Lawsuit filed against Sri Lankan Army General Responsible for Executions, Torture & Attacking Civilians; Currently Living in NYC

By WASHINGTON COLLEGE OF LAW, American University, Friday, September 23 2011

NEW YORK, N.Y., SEPT. 23, 2011
This morning, American University Washington College of Law’s UNROW Human Rights Impact Litigation Clinic filed a lawsuit in the Southern District of New York (SDNY) against Sri Lankan General Shavendra Silva, who currently resides in New York City. General Silva was the commander of the 58th Division of the Sri Lankan Army during its brutal counter-insurgency campaign that costs the lives of up to 40,000 civilians in spring 2009. General Silva currently resides in New York City, and is Sri Lanka’s Acting Permanent Representative to the United Nations. As the United Nations General Assembly is ongoing, this lawsuit shines a spotlight on a war criminal in its midst.
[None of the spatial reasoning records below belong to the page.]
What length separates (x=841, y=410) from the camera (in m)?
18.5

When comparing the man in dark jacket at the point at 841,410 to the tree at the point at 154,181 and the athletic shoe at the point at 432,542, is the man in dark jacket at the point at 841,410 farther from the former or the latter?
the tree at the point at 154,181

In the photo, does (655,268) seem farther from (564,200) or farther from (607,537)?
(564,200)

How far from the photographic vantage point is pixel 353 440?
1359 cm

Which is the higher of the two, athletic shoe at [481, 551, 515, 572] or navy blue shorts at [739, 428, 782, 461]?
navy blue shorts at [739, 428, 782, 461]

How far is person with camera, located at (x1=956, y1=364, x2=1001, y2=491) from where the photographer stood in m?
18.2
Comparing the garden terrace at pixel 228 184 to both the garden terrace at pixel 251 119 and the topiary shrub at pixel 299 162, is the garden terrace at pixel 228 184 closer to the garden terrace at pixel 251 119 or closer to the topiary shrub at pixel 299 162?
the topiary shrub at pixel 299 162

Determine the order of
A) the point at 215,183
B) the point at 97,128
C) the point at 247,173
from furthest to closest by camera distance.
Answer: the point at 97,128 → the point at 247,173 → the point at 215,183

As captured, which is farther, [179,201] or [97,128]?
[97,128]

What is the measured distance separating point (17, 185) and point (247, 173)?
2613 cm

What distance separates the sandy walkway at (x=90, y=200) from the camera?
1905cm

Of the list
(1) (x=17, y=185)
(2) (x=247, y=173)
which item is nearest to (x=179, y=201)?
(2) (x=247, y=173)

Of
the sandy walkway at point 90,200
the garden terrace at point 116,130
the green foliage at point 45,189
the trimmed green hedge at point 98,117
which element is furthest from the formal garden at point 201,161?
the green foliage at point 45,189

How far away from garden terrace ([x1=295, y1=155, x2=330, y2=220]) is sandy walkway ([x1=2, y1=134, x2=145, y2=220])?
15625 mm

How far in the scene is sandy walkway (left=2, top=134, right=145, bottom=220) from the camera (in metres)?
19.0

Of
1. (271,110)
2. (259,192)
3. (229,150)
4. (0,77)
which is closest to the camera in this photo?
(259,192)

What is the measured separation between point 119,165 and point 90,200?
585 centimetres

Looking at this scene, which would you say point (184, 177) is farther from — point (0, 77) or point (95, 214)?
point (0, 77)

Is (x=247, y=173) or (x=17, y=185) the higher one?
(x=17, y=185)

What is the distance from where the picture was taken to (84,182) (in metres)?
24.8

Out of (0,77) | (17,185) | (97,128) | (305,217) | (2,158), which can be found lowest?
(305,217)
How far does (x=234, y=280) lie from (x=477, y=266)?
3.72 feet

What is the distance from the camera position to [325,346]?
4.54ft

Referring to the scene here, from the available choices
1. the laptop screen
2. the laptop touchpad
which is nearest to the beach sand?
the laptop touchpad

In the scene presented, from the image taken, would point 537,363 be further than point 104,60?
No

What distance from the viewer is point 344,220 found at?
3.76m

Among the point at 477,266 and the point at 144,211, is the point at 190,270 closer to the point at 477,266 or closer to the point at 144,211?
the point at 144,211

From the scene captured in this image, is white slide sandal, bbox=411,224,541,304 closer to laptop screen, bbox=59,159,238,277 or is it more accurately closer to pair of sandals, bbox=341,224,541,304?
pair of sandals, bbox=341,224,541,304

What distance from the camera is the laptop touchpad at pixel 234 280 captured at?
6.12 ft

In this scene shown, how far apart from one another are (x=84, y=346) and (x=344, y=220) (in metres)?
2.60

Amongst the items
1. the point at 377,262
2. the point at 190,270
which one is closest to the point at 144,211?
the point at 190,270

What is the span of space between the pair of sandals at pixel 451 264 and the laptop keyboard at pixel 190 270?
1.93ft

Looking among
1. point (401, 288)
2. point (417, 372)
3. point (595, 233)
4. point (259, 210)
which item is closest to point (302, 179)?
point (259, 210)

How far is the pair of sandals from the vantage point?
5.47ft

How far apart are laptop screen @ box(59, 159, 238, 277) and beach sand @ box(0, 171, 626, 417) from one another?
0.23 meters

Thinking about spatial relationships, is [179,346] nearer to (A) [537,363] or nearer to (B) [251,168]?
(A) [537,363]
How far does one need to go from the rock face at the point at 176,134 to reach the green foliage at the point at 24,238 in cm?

As commander of the 58th Division, General Silva was responsible for conducting Sri Lanka’s bitter and brutal war against Tamils in northern Sri Lanka, and directly caused the untold suffering of thousands of Tamil civilians. Under the auspices of “fighting terrorism”, General Silva led the Army’s campaign of war crimes and crimes against humanity across northern Sri Lanka. In particular, protected persons – civilians – and protected places – hospitals – were deliberately attacked by General Silva and his forces, which violates Sri Lankan law, American law and international law. General Silva is also responsible for the torture and extrajudicial executions of surrendering members of the Liberation Tigers of Tamil Eelam (LTTE), in clear contravention of the laws of war.

“These egregious violations of international and domestic law have gone unanswered for over two years now, as survivors continue to suffer in suffocating silence on the island. Finally, after years of waiting for someone to answer for the loss of loved ones, the voices of Tamil victims and survivors have been granted their day in court. Today, U.S. courts provide a forum for justice and accountability, where there would otherwise be continued impunity for Sri Lanka’s crimes against Tamils,” said Ali Beydoun, lead counsel on this case, director at American University Washington College of Law’s UNROW Human Rights Impact Litigation Clinic, and a Senior Partner at SPEAK Human Rights Initiative.

Up to 40,000 Tamil civilians were killed in the final months of Sri Lanka’s military onslaught against Tamil regions in 2009, according to a report from a United Nations Panel of Experts. However, over two years later, there have been no investigations or prosecutions of those responsible for war crimes and crimes against humanity. “This lawsuit is one small yet substantial step towards accountability for Sri Lanka’s bloodbath on the beach. We will continue pursuing these cases until justice is served,” Beydoun said.

This lawsuit seeks damages for violations of international, Sri Lankan and domestic law under the Alien Tort Claims Act (ATCA) and Torture Victim Protection Act (TVPA). These statutes grant jurisdiction to U.S. courts over human rights violations committed abroad, and serve to ensure that the U.S. does not become a safe haven for war criminals.

The day will not be getting any easier for Sri Lanka’s President Mahinda Rajapaksa, as massive protests greet his arrival in New York for the 66th U.N. General Assembly. This day marks a uniquely perfect storm for justice, as demands for accountability begin to echo throughout New York and the world.